薔薇戦争はどうにもややこしいのですが、主要な人物に同じ名前が多すぎることがその原因のひとつと思います。

流れを大体に把握してからドラマや漫画、つまり人名に絵や画像がついたものを見ると、意外によく理解できます。

薔薇戦争関連本

薔薇戦争 イングランド絶対王政を生んだ骨肉の内乱

日本語で薔薇戦争を解説した本はあまり多くありませんが、この本は、読みやすい文章で自然に流れを追えるように書かれているおすすめ本です。

バラ戦争についての予備知識ゼロでもこの本なら大丈夫と思います。

 

薔薇戦争関連ドラマ

ホワイト・クイーン(ドラマ)

フィリパ・グレゴリーのヒストリカル・フィクションをドラマ化したものです。

該当小説は「The White Queen」「The Red Queen」「The Kingmaker’s Daughter」の三作品ですが、どれも日本語に翻訳されていません。

英語版のレビューはこちらに

ドラマは、エリザベス・ウッドヴィルが時の国王エドワード4世に領地の返還を陳情するところからウォリック伯の反乱やらウォリックの娘アンイザベルの結婚やら王の弟クラレンス公ジョージの酒樽処刑やらを経てばら戦争終結まで。

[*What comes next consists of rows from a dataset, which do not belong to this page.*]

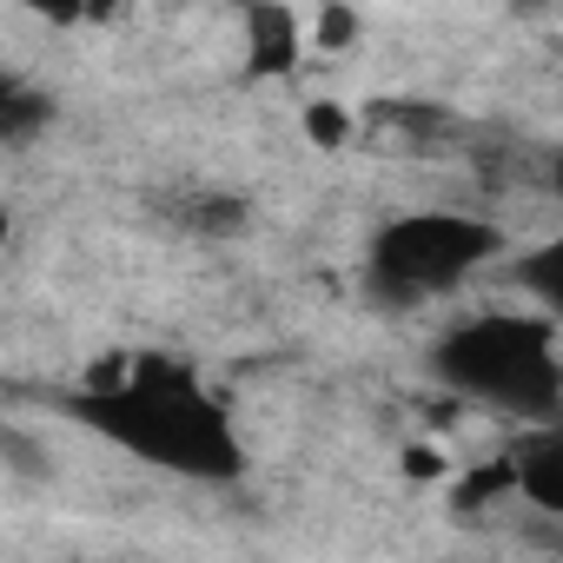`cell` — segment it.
<instances>
[{
  "label": "cell",
  "mask_w": 563,
  "mask_h": 563,
  "mask_svg": "<svg viewBox=\"0 0 563 563\" xmlns=\"http://www.w3.org/2000/svg\"><path fill=\"white\" fill-rule=\"evenodd\" d=\"M21 8H34V14L54 21V27H80V0H21Z\"/></svg>",
  "instance_id": "cell-12"
},
{
  "label": "cell",
  "mask_w": 563,
  "mask_h": 563,
  "mask_svg": "<svg viewBox=\"0 0 563 563\" xmlns=\"http://www.w3.org/2000/svg\"><path fill=\"white\" fill-rule=\"evenodd\" d=\"M306 60V34L286 0H245V80H292Z\"/></svg>",
  "instance_id": "cell-4"
},
{
  "label": "cell",
  "mask_w": 563,
  "mask_h": 563,
  "mask_svg": "<svg viewBox=\"0 0 563 563\" xmlns=\"http://www.w3.org/2000/svg\"><path fill=\"white\" fill-rule=\"evenodd\" d=\"M504 252V232L477 212H405L365 252V292L378 306H424L431 292L464 286Z\"/></svg>",
  "instance_id": "cell-3"
},
{
  "label": "cell",
  "mask_w": 563,
  "mask_h": 563,
  "mask_svg": "<svg viewBox=\"0 0 563 563\" xmlns=\"http://www.w3.org/2000/svg\"><path fill=\"white\" fill-rule=\"evenodd\" d=\"M405 471H411V477H438L444 464H438V451H431V444H411V451H405Z\"/></svg>",
  "instance_id": "cell-13"
},
{
  "label": "cell",
  "mask_w": 563,
  "mask_h": 563,
  "mask_svg": "<svg viewBox=\"0 0 563 563\" xmlns=\"http://www.w3.org/2000/svg\"><path fill=\"white\" fill-rule=\"evenodd\" d=\"M523 8H543V0H523Z\"/></svg>",
  "instance_id": "cell-16"
},
{
  "label": "cell",
  "mask_w": 563,
  "mask_h": 563,
  "mask_svg": "<svg viewBox=\"0 0 563 563\" xmlns=\"http://www.w3.org/2000/svg\"><path fill=\"white\" fill-rule=\"evenodd\" d=\"M517 484H510V457H490V464H477L471 477H457V490H451V510H490L497 497H510Z\"/></svg>",
  "instance_id": "cell-8"
},
{
  "label": "cell",
  "mask_w": 563,
  "mask_h": 563,
  "mask_svg": "<svg viewBox=\"0 0 563 563\" xmlns=\"http://www.w3.org/2000/svg\"><path fill=\"white\" fill-rule=\"evenodd\" d=\"M179 219H186V232H199V239H239L245 219H252V206H245V192H192Z\"/></svg>",
  "instance_id": "cell-7"
},
{
  "label": "cell",
  "mask_w": 563,
  "mask_h": 563,
  "mask_svg": "<svg viewBox=\"0 0 563 563\" xmlns=\"http://www.w3.org/2000/svg\"><path fill=\"white\" fill-rule=\"evenodd\" d=\"M556 258H563V245H543V252H530V258H510V278H517V286H530L543 306H556V299H563Z\"/></svg>",
  "instance_id": "cell-9"
},
{
  "label": "cell",
  "mask_w": 563,
  "mask_h": 563,
  "mask_svg": "<svg viewBox=\"0 0 563 563\" xmlns=\"http://www.w3.org/2000/svg\"><path fill=\"white\" fill-rule=\"evenodd\" d=\"M60 411L80 418L87 431H100L107 444H120L126 457L199 477V484H232L245 471L225 405L199 385L192 365H173L159 352H140L126 372L93 378L87 391L60 398Z\"/></svg>",
  "instance_id": "cell-1"
},
{
  "label": "cell",
  "mask_w": 563,
  "mask_h": 563,
  "mask_svg": "<svg viewBox=\"0 0 563 563\" xmlns=\"http://www.w3.org/2000/svg\"><path fill=\"white\" fill-rule=\"evenodd\" d=\"M306 133H312V146H345L352 140V113L339 100H312L306 107Z\"/></svg>",
  "instance_id": "cell-10"
},
{
  "label": "cell",
  "mask_w": 563,
  "mask_h": 563,
  "mask_svg": "<svg viewBox=\"0 0 563 563\" xmlns=\"http://www.w3.org/2000/svg\"><path fill=\"white\" fill-rule=\"evenodd\" d=\"M504 457H510V484H517L537 510L556 517V510H563V431H556V418H550V424H530Z\"/></svg>",
  "instance_id": "cell-5"
},
{
  "label": "cell",
  "mask_w": 563,
  "mask_h": 563,
  "mask_svg": "<svg viewBox=\"0 0 563 563\" xmlns=\"http://www.w3.org/2000/svg\"><path fill=\"white\" fill-rule=\"evenodd\" d=\"M352 41H358V14H352V8H339V0H325V8H319V47L345 54Z\"/></svg>",
  "instance_id": "cell-11"
},
{
  "label": "cell",
  "mask_w": 563,
  "mask_h": 563,
  "mask_svg": "<svg viewBox=\"0 0 563 563\" xmlns=\"http://www.w3.org/2000/svg\"><path fill=\"white\" fill-rule=\"evenodd\" d=\"M107 14H120V0H80V21H107Z\"/></svg>",
  "instance_id": "cell-14"
},
{
  "label": "cell",
  "mask_w": 563,
  "mask_h": 563,
  "mask_svg": "<svg viewBox=\"0 0 563 563\" xmlns=\"http://www.w3.org/2000/svg\"><path fill=\"white\" fill-rule=\"evenodd\" d=\"M8 232H14V219H8V206H0V245H8Z\"/></svg>",
  "instance_id": "cell-15"
},
{
  "label": "cell",
  "mask_w": 563,
  "mask_h": 563,
  "mask_svg": "<svg viewBox=\"0 0 563 563\" xmlns=\"http://www.w3.org/2000/svg\"><path fill=\"white\" fill-rule=\"evenodd\" d=\"M431 372L477 405H497L523 424H550L563 405V358L550 312H477L431 345Z\"/></svg>",
  "instance_id": "cell-2"
},
{
  "label": "cell",
  "mask_w": 563,
  "mask_h": 563,
  "mask_svg": "<svg viewBox=\"0 0 563 563\" xmlns=\"http://www.w3.org/2000/svg\"><path fill=\"white\" fill-rule=\"evenodd\" d=\"M54 126V93L34 87V80H14L0 93V146H27Z\"/></svg>",
  "instance_id": "cell-6"
}]
</instances>
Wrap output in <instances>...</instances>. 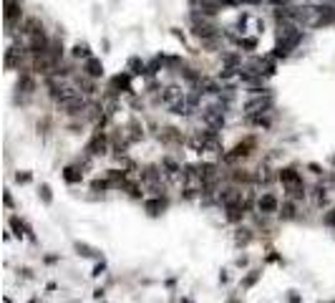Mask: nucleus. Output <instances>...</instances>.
Here are the masks:
<instances>
[{
	"label": "nucleus",
	"mask_w": 335,
	"mask_h": 303,
	"mask_svg": "<svg viewBox=\"0 0 335 303\" xmlns=\"http://www.w3.org/2000/svg\"><path fill=\"white\" fill-rule=\"evenodd\" d=\"M280 179H282V184H287L290 189H292V187H300V184H303L300 174H297L295 169H282V172H280Z\"/></svg>",
	"instance_id": "4"
},
{
	"label": "nucleus",
	"mask_w": 335,
	"mask_h": 303,
	"mask_svg": "<svg viewBox=\"0 0 335 303\" xmlns=\"http://www.w3.org/2000/svg\"><path fill=\"white\" fill-rule=\"evenodd\" d=\"M76 250H79L81 255H86V258H93V255H98L96 250H91L88 245H81V243H76Z\"/></svg>",
	"instance_id": "13"
},
{
	"label": "nucleus",
	"mask_w": 335,
	"mask_h": 303,
	"mask_svg": "<svg viewBox=\"0 0 335 303\" xmlns=\"http://www.w3.org/2000/svg\"><path fill=\"white\" fill-rule=\"evenodd\" d=\"M15 179H18V182H23V184H25V182H30V174H18V177H15Z\"/></svg>",
	"instance_id": "22"
},
{
	"label": "nucleus",
	"mask_w": 335,
	"mask_h": 303,
	"mask_svg": "<svg viewBox=\"0 0 335 303\" xmlns=\"http://www.w3.org/2000/svg\"><path fill=\"white\" fill-rule=\"evenodd\" d=\"M73 56H76V58H81V56H84V58H88V48H86V46H81V43H79V46H76V48H73Z\"/></svg>",
	"instance_id": "14"
},
{
	"label": "nucleus",
	"mask_w": 335,
	"mask_h": 303,
	"mask_svg": "<svg viewBox=\"0 0 335 303\" xmlns=\"http://www.w3.org/2000/svg\"><path fill=\"white\" fill-rule=\"evenodd\" d=\"M259 210H262V212H275L277 210V200L272 195H262V197H259Z\"/></svg>",
	"instance_id": "9"
},
{
	"label": "nucleus",
	"mask_w": 335,
	"mask_h": 303,
	"mask_svg": "<svg viewBox=\"0 0 335 303\" xmlns=\"http://www.w3.org/2000/svg\"><path fill=\"white\" fill-rule=\"evenodd\" d=\"M84 68H86L88 76H93V79L103 73V66H101V61H96V58H86V66H84Z\"/></svg>",
	"instance_id": "8"
},
{
	"label": "nucleus",
	"mask_w": 335,
	"mask_h": 303,
	"mask_svg": "<svg viewBox=\"0 0 335 303\" xmlns=\"http://www.w3.org/2000/svg\"><path fill=\"white\" fill-rule=\"evenodd\" d=\"M18 89H25V91H30V89H33V79H28V76H23V79L18 81Z\"/></svg>",
	"instance_id": "15"
},
{
	"label": "nucleus",
	"mask_w": 335,
	"mask_h": 303,
	"mask_svg": "<svg viewBox=\"0 0 335 303\" xmlns=\"http://www.w3.org/2000/svg\"><path fill=\"white\" fill-rule=\"evenodd\" d=\"M88 152H91V154H103V152H106V137L103 134H96L93 142L88 144Z\"/></svg>",
	"instance_id": "6"
},
{
	"label": "nucleus",
	"mask_w": 335,
	"mask_h": 303,
	"mask_svg": "<svg viewBox=\"0 0 335 303\" xmlns=\"http://www.w3.org/2000/svg\"><path fill=\"white\" fill-rule=\"evenodd\" d=\"M270 106H272V99H270L267 94H265V96H262V94H254V96L245 104V111H247V114H265Z\"/></svg>",
	"instance_id": "2"
},
{
	"label": "nucleus",
	"mask_w": 335,
	"mask_h": 303,
	"mask_svg": "<svg viewBox=\"0 0 335 303\" xmlns=\"http://www.w3.org/2000/svg\"><path fill=\"white\" fill-rule=\"evenodd\" d=\"M10 225L15 227V233H18V238H20V235H23V230H25V227H23V222H20L18 217H13V220H10Z\"/></svg>",
	"instance_id": "17"
},
{
	"label": "nucleus",
	"mask_w": 335,
	"mask_h": 303,
	"mask_svg": "<svg viewBox=\"0 0 335 303\" xmlns=\"http://www.w3.org/2000/svg\"><path fill=\"white\" fill-rule=\"evenodd\" d=\"M245 3H259V0H245Z\"/></svg>",
	"instance_id": "25"
},
{
	"label": "nucleus",
	"mask_w": 335,
	"mask_h": 303,
	"mask_svg": "<svg viewBox=\"0 0 335 303\" xmlns=\"http://www.w3.org/2000/svg\"><path fill=\"white\" fill-rule=\"evenodd\" d=\"M63 177H66L68 182H81V174H79L76 169H73V167H68V169L63 172Z\"/></svg>",
	"instance_id": "12"
},
{
	"label": "nucleus",
	"mask_w": 335,
	"mask_h": 303,
	"mask_svg": "<svg viewBox=\"0 0 335 303\" xmlns=\"http://www.w3.org/2000/svg\"><path fill=\"white\" fill-rule=\"evenodd\" d=\"M257 281V273H252V276H247V281H245V286H252Z\"/></svg>",
	"instance_id": "23"
},
{
	"label": "nucleus",
	"mask_w": 335,
	"mask_h": 303,
	"mask_svg": "<svg viewBox=\"0 0 335 303\" xmlns=\"http://www.w3.org/2000/svg\"><path fill=\"white\" fill-rule=\"evenodd\" d=\"M250 147H252L250 142H247V144H240V147H235V149H232V154H227V159H237V157H247V154H250Z\"/></svg>",
	"instance_id": "10"
},
{
	"label": "nucleus",
	"mask_w": 335,
	"mask_h": 303,
	"mask_svg": "<svg viewBox=\"0 0 335 303\" xmlns=\"http://www.w3.org/2000/svg\"><path fill=\"white\" fill-rule=\"evenodd\" d=\"M106 187H108V182H101V179L93 182V189H106Z\"/></svg>",
	"instance_id": "21"
},
{
	"label": "nucleus",
	"mask_w": 335,
	"mask_h": 303,
	"mask_svg": "<svg viewBox=\"0 0 335 303\" xmlns=\"http://www.w3.org/2000/svg\"><path fill=\"white\" fill-rule=\"evenodd\" d=\"M184 96H187V94H184V91H181L179 86H167V89H164V96H162V99H164V104H167V106L171 109V106H176V104H179V101H181Z\"/></svg>",
	"instance_id": "3"
},
{
	"label": "nucleus",
	"mask_w": 335,
	"mask_h": 303,
	"mask_svg": "<svg viewBox=\"0 0 335 303\" xmlns=\"http://www.w3.org/2000/svg\"><path fill=\"white\" fill-rule=\"evenodd\" d=\"M270 3H277V5L282 3V5H285V3H287V0H270Z\"/></svg>",
	"instance_id": "24"
},
{
	"label": "nucleus",
	"mask_w": 335,
	"mask_h": 303,
	"mask_svg": "<svg viewBox=\"0 0 335 303\" xmlns=\"http://www.w3.org/2000/svg\"><path fill=\"white\" fill-rule=\"evenodd\" d=\"M114 86L126 89V86H129V76H126V73H124V76H116V79H114Z\"/></svg>",
	"instance_id": "16"
},
{
	"label": "nucleus",
	"mask_w": 335,
	"mask_h": 303,
	"mask_svg": "<svg viewBox=\"0 0 335 303\" xmlns=\"http://www.w3.org/2000/svg\"><path fill=\"white\" fill-rule=\"evenodd\" d=\"M280 215H282V217H295V207H292V205H285Z\"/></svg>",
	"instance_id": "18"
},
{
	"label": "nucleus",
	"mask_w": 335,
	"mask_h": 303,
	"mask_svg": "<svg viewBox=\"0 0 335 303\" xmlns=\"http://www.w3.org/2000/svg\"><path fill=\"white\" fill-rule=\"evenodd\" d=\"M23 33H28L30 38H33V35H41V33H43V25L35 20V18H28L25 25H23Z\"/></svg>",
	"instance_id": "7"
},
{
	"label": "nucleus",
	"mask_w": 335,
	"mask_h": 303,
	"mask_svg": "<svg viewBox=\"0 0 335 303\" xmlns=\"http://www.w3.org/2000/svg\"><path fill=\"white\" fill-rule=\"evenodd\" d=\"M5 20H8V25H13V20L20 15V3H15V0H5Z\"/></svg>",
	"instance_id": "5"
},
{
	"label": "nucleus",
	"mask_w": 335,
	"mask_h": 303,
	"mask_svg": "<svg viewBox=\"0 0 335 303\" xmlns=\"http://www.w3.org/2000/svg\"><path fill=\"white\" fill-rule=\"evenodd\" d=\"M146 210L152 212V215H159V212L164 210V200H149V202H146Z\"/></svg>",
	"instance_id": "11"
},
{
	"label": "nucleus",
	"mask_w": 335,
	"mask_h": 303,
	"mask_svg": "<svg viewBox=\"0 0 335 303\" xmlns=\"http://www.w3.org/2000/svg\"><path fill=\"white\" fill-rule=\"evenodd\" d=\"M325 225H333V227H335V210H330V212L325 215Z\"/></svg>",
	"instance_id": "19"
},
{
	"label": "nucleus",
	"mask_w": 335,
	"mask_h": 303,
	"mask_svg": "<svg viewBox=\"0 0 335 303\" xmlns=\"http://www.w3.org/2000/svg\"><path fill=\"white\" fill-rule=\"evenodd\" d=\"M41 192H43V200H46V202H51V189H48L46 184L41 187Z\"/></svg>",
	"instance_id": "20"
},
{
	"label": "nucleus",
	"mask_w": 335,
	"mask_h": 303,
	"mask_svg": "<svg viewBox=\"0 0 335 303\" xmlns=\"http://www.w3.org/2000/svg\"><path fill=\"white\" fill-rule=\"evenodd\" d=\"M202 122H204L212 132L222 129V127H225V106H219V104L207 106V109L202 111Z\"/></svg>",
	"instance_id": "1"
}]
</instances>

女性キャラがメインですが、バラ戦争のおさまってはぶり返し…というあの面倒な経過はよく分かります。

嘆きの王冠 ホロウ・クラウン(ドラマ)

「ホロウ・クラウン」は、シェイクスピア劇を「リチャード2世」→「ヘンリー4世」→「ヘンリー5世」→「ヘンリー6世」→「リチャード3世」と時代順にみられるドラマです。

「ヘンリー6世」「リチャード3世」がバラ戦争の時代にあたり、ホロウ・クラウンではシーズン2がその2作品に該当します。

ややこしいバラ戦争がちゃんと分かりますし、最後にヘンリー7世が出てきて、「ああチューダー朝ってこうやって始まったのね」と理解できます。

とは言えこれはシェイクスピア原作のお話でして…

「ホロウクラウン」を見たら、「時の娘」も読んでいただきたいなと。

 

時の娘(小説)

上記シェイクスピアのシリーズはエリザベス1世の時代に作られたもので、歴史解釈はやはりチューダー朝寄りです。

特におしまいの「リチャード3世」では、国王リチャード3世甥殺しの大悪人として描かれています。

エリザベス1世にしてみれば、祖父ヘンリー七世が王位を奪ってチューダー朝を開いた事件に、残虐な悪王リチャードからイングランドを救ったかのような印象を与えるこのシェイクスピア劇は、好都合なものだったのです。

最近はリチャード3世を再評価する動きがあり、甥殺しについても本当にリチャードが関わっていたのかどうか疑う向きも。

その代表的な作品がジョゼフィン・ティの小説「時の娘」です。

怪我で入院中の捜査官が見舞い客に集めてもらった資料からリチャード3世の真実を探る、一種の安楽椅子探偵もの。

リチャードの甥が消えて一番得したのはリチャード三世ではなく…

目立たない条例の発布や廃止の記録まで、資料を丹念に集めるとある事実が浮かび上がってきます。面白いです。

薔薇戦争関連と呼ぶにはちょっと苦しい…リチャード三世関連といったほうがいい作品ですが、シェイクスピアとはまったく違った人物像をあぶりだした作品として、ここに載せておきます。

 

薔薇戦争関連漫画

薔薇王の葬列(漫画)

シェイクスピアの「ヘンリー6世」「リチャード3世」を原案にしたコミック作品で、もう完結しています。

シェイクスピアでは脊柱後湾症とされたリチャードが、「薔薇王の葬列」では両性具有という設定になっています。

呪われた子として母セシリー・ネヴィルに疎まれながら育ったリチャードは、ある日森で不思議な羊飼いと出会います。

二人の間にはなんとも表現しがたい絆が生まれますが、バラ戦争の戦局は白薔薇ヨーク家の息子リチャードに平穏な友情を許さず…

…と、前半はすごく面白いです。後半は好みの分かれるところと思います。アニメは見なくていいです。

 

鋼鐵の薔薇(漫画)

まだ未完結(2024年5月時点で)の作品です。

主人公はサマセット公の騎士ブラッド(赤薔薇系)で、ライバルポジションに立つのはヨーク公リチャード(白薔薇系)です。

1巻での登場人物の比重から考えるに、バラ戦争の話というよりも、バラ戦争の発端となったジャック・ケイドの乱がメインになるんだと思います。

戦闘場面に絵のうまさが光ってます。